Document section:
- - -

Whirl Away with Russell Wangersky

St. John’s scribe Russell Wangersky is never short on words. Along with his day job as editor at Newfoundland-Labrador’s flagship newspaper The Telegram, the prolific penman has been busy plying his trade as the award-winning author of The Hour of Bad Decisions and Burning Down the House. Recently he spoke with AE about his latest effort, an eclectic anthology of short-stories called Whirl Away.

What inspired you to put this collection together?
I've had a number of short stories simmering away for a while – some ideas just work so much better in short story form that I do them up that way. Or else I start, thinking they're going to be longer then they actually turn out being. I like reading short story collections, because I think the people working in the form in Canada – and some abroad as well – are some of the most disciplined, in-control writers we have.

What dictated which stories would appear?
I wanted a central theme that was available in all the stories, but that was discrete as well. The idea was that the stories could be in different geographic locations, have male or female protagonists, but share the central concept that something the characters hold as a skill could actually be a big part of their downfall.

Did the book come together quickly or did you really need to work at it?
I don't know if any book is quick – it never feels quick. My problem is that I had another five or six stories that also would fit – but that if I had included them, would have made for a whale of a book, as well as being slightly derivative to the central theme. In this book, the time was in the stories themselves, and I've been working on some of them for years.

What was the most challenging aspect of the process?
The most challenging part, strangely, was trying to push a book of short stories forward at a time when they whole book industry is in flux, and everyone from publishers on down is scratching their heads and trying to figure out what the right and wrong steps might be. There's a great paralysis in Canadian publishing right now – no one seems to know what's right, and everyone's terrified of being wrong.

What was the most rewarding part of the experience?
For me, the most rewarding part is a strange one – it's looking at cover choices. I like that best of all – all the hard slogging is done, you're looking at the best possible representations for the book, and there's none of the fear of what reviews will be like or whether there will even be reviews. You're at a point where you don't have to worry yet about whether a publisher will take your next book, and everything's shiny and bright and new and full of possibilities.

What did you learn during the process?
Maybe more, what did I re-learn – nothing ever goes as fast as you want it to, and there are always little hiccups that you forget about. The business of writing a book involves a ton of things that have to be done, remembered, ordered, launched. It makes the writing part seem very far away.

How does it differ from writing a full-length novel?

- - -

Data below:
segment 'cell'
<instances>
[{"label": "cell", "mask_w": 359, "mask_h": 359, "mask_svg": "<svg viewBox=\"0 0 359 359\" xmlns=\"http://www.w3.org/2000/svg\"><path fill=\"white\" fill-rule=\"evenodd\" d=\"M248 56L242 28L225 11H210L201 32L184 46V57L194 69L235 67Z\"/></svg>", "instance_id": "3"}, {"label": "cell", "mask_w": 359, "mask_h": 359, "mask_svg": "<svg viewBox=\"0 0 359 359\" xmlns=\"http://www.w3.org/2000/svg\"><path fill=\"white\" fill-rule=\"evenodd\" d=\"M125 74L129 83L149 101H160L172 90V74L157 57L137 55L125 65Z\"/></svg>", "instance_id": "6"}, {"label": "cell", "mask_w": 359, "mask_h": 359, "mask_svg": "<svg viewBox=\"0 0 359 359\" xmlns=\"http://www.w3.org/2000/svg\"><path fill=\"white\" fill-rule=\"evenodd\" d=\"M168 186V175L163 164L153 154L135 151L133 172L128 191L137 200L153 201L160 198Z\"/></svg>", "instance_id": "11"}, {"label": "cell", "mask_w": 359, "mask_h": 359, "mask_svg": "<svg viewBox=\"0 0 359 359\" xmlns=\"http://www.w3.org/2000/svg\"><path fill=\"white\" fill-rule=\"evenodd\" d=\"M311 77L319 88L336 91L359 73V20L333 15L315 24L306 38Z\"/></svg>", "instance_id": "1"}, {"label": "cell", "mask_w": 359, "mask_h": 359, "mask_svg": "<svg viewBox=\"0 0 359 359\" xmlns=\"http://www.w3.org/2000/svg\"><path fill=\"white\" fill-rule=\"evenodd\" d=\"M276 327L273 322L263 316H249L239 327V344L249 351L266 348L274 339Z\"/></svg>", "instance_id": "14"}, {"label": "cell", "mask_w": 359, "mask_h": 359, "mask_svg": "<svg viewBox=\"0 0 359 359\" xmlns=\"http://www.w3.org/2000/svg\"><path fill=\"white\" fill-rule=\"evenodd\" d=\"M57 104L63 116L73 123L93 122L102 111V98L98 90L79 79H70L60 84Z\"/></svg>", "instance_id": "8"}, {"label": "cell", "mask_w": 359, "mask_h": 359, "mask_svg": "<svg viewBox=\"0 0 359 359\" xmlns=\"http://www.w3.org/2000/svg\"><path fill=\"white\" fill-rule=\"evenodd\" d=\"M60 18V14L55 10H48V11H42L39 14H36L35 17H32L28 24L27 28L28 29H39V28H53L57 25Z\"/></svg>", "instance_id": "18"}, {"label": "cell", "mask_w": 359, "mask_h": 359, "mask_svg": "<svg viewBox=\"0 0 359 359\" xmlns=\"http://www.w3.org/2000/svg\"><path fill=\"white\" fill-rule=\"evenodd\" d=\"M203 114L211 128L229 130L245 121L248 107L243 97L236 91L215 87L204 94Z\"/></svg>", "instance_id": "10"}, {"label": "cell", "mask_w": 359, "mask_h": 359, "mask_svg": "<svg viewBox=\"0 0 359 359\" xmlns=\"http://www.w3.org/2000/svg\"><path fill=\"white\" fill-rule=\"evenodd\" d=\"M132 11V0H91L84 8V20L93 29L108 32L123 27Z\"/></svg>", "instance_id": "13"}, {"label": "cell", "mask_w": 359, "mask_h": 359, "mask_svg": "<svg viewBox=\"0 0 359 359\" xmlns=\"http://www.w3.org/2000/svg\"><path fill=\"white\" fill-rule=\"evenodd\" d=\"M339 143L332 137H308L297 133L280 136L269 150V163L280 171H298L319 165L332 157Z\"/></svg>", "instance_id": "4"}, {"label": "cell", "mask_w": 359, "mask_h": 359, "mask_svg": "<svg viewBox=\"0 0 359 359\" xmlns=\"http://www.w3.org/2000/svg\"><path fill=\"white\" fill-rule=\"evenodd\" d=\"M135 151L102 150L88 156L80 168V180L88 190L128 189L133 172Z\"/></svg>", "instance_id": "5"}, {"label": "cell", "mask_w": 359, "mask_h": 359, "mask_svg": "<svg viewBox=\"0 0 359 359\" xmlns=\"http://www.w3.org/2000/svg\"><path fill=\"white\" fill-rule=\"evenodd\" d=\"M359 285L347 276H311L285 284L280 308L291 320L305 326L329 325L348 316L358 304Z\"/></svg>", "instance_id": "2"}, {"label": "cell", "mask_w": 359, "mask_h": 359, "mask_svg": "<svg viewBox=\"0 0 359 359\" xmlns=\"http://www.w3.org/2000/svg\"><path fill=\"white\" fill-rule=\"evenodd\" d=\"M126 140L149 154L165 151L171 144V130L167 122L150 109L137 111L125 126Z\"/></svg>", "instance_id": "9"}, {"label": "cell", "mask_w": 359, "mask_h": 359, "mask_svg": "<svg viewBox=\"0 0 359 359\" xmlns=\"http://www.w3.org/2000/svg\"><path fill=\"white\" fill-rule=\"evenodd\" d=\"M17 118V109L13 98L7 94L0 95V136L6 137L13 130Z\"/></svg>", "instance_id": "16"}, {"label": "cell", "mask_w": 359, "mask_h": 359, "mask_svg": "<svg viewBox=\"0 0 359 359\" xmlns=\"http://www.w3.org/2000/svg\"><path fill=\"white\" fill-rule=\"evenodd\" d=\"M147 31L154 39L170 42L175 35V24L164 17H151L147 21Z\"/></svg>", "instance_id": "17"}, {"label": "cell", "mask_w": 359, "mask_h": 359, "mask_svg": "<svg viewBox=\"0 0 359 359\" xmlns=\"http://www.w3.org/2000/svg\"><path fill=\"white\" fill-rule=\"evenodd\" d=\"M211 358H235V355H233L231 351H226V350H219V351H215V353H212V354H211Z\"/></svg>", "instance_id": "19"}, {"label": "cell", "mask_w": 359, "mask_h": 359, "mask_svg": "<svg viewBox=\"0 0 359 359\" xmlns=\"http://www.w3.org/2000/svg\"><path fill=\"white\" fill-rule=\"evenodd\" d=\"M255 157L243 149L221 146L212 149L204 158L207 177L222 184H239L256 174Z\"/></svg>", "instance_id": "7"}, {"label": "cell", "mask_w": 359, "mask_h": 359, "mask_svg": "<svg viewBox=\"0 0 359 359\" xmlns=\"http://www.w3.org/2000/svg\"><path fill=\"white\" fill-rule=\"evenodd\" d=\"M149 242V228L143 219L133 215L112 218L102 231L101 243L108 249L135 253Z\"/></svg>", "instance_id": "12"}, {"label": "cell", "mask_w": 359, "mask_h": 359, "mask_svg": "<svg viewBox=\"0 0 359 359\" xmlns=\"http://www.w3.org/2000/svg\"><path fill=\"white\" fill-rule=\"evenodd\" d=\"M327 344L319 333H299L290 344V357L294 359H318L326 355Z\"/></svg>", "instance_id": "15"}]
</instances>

- - -

About this exercise: Set down, word for word, the stretch of the Russell Wangersky interview above from "What dictated which" through "of their downfall.".

Answer section:
What dictated which stories would appear?
I wanted a central theme that was available in all the stories, but that was discrete as well. The idea was that the stories could be in different geographic locations, have male or female protagonists, but share the central concept that something the characters hold as a skill could actually be a big part of their downfall.